Выбрать главу

Худшей из всех неприятностей, случившихся после развала Союза, писатель считает распад культурного пространства, после которого были разорваны лич­ные связи между ним и его друзьями — литераторами из разных стран. Человек исключительной терпимости и широты интересов, Брыль становится резок и нетерпим, когда сталкивается с пренебрежением к родному белорусскому языку, идущим все равно от кого: от случайного попутчика в поезде или от власть преде­ржащих. Существует бесконечное множество высказываний, рассыпанных на страницах его произведений, больших и малых: «.В театре имени Купалы неко­му выступить перед школьниками по-белорусски»; «Прозу нашу, более-менее пристойную, некому переводить»; «На конференции общества «Родина» меня попросили выступить по-белорусски... Белорусского писателя просят говорить по-белорусски!..»

Радуясь тому, что польский писатель Тадеуш Конвицкий называет его лири­ческие записи прекрасными и волнующими, Брыль недоумевает, когда тот же Конвицкий упрекает его за то, что у него якобы «есть потребность, сорвав с головы шапку, пасть на колени перед Москвой». Янка Брыль так комментирует эти обвинения: «Чем я наношу ущерб своему национальному достоинству? Тем, что люблю Толстого, Чехова, других великих русских, которых такой же, обще­человеческой любовью любят на всех континентах?.. »

Внимание к слову — также неотъемлемая часть мироощущения писателя; он любит повернуть словечко разными гранями, перекатывает камешком по ладони. Отсюда — русский литературный контекст: «Камешки на ладони» Вла­димира Солоухина, который, будучи уже известным прозаиком, одним из первых в послевоенной литературе обратился к жанру коротких записей. Вслед за ним Ю. Бондарев и другие русские прозаики тоже отдали дань этому ныне попу­лярному жанру; однако датировка убеждает в приоритете Брыля — мастера малоформатной прозы. Он умеет остановить мгновение, записать неуловимость интонации и эмоционального движения, придать слову выразительность цвета, запаха, звука. Но в этой мгновенности, непосредственности всегда присутствует раздумье с дистанции времени.

==========

▸ **Задания**:
1) Перепишите отрывок текста о Янке Брыле от «Внимание к слову» до «с дистанции времени.», заменив «жанру» на «формату».
2) Напишите продолжение текста о Янке Брыле, начиная сразу после его последнего предложения.

==========

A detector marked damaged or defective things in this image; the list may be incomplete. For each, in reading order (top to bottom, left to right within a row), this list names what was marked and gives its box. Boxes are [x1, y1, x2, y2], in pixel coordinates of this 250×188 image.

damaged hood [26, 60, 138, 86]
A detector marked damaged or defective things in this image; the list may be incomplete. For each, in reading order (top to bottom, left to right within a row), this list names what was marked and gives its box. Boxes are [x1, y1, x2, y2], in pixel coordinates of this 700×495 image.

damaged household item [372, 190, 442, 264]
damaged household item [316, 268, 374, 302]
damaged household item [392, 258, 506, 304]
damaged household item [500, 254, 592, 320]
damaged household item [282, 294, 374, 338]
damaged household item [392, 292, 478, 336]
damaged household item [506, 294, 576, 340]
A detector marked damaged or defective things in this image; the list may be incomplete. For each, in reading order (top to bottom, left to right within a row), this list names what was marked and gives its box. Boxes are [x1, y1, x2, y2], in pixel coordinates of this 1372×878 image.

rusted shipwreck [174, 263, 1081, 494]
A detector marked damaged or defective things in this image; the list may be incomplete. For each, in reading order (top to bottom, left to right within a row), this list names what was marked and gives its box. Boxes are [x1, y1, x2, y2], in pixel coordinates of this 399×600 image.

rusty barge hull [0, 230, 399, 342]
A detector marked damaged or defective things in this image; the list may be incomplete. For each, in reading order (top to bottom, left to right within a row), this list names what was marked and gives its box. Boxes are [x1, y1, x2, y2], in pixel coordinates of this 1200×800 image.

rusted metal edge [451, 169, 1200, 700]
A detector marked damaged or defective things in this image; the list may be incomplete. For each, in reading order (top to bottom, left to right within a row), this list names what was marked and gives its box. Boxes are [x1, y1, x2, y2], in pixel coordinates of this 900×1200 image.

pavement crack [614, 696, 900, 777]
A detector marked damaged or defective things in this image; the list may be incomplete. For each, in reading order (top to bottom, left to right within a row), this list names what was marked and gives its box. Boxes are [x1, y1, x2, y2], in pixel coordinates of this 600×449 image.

==========

▸ **Ответы по порядку**:
1)
Внимание к слову — также неотъемлемая часть мироощущения писателя; он любит повернуть словечко разными гранями, перекатывает камешком по ладони. Отсюда — русский литературный контекст: «Камешки на ладони» Вла­димира Солоухина, который, будучи уже известным прозаиком, одним из первых в послевоенной литературе обратился к формату коротких записей. Вслед за ним Ю. Бондарев и другие русские прозаики тоже отдали дань этому ныне попу­лярному формату; однако датировка убеждает в приоритете Брыля — мастера малоформатной прозы. Он умеет остановить мгновение, записать неуловимость интонации и эмоционального движения, придать слову выразительность цвета, запаха, звука. Но в этой мгновенности, непосредственности всегда присутствует раздумье с дистанции времени.

2)
Исследовательница творчества Янки Брыля Вероника Стрельцова проводит типологические параллели между его художественной практикой и «малоформат­ной» ассоциативной прозой М. Пришвина. И дело здесь не только в формальном, структурно-стилевом сходстве, в своеобразной незавершенности, в бережном и точном обращении со словом, в той необычной гармонии глубинной энергетики их прозы, благодаря которой возникает целый комплекс брылевско-пришвинских реминисценций. Сам Брыль тоже не отрицает известного творческого сходства, которое основывается на схождениях внутреннего плана и возникает из совпа­дения ориентиров духовного восприятия. Однако есть еще некая особенность, свойственная обоим писателям, — это свое ощущение во времени, которое объе­диняет их художественную реальность. Про этот феномен относительно При­швина хорошо сказал Владимир Солоухин: «Объективно Пришвин — огромное и уникальное культурное сокровище. Для того чтобы войти в Пришвина, разго­вориться с ним, надо замедлить течение своей души. Когда течение вашей души замедлится и сравнится с пришвинским, вы увидите мир его глазами, научитесь понимать его особую, до сих пор скрытую от вас прелесть».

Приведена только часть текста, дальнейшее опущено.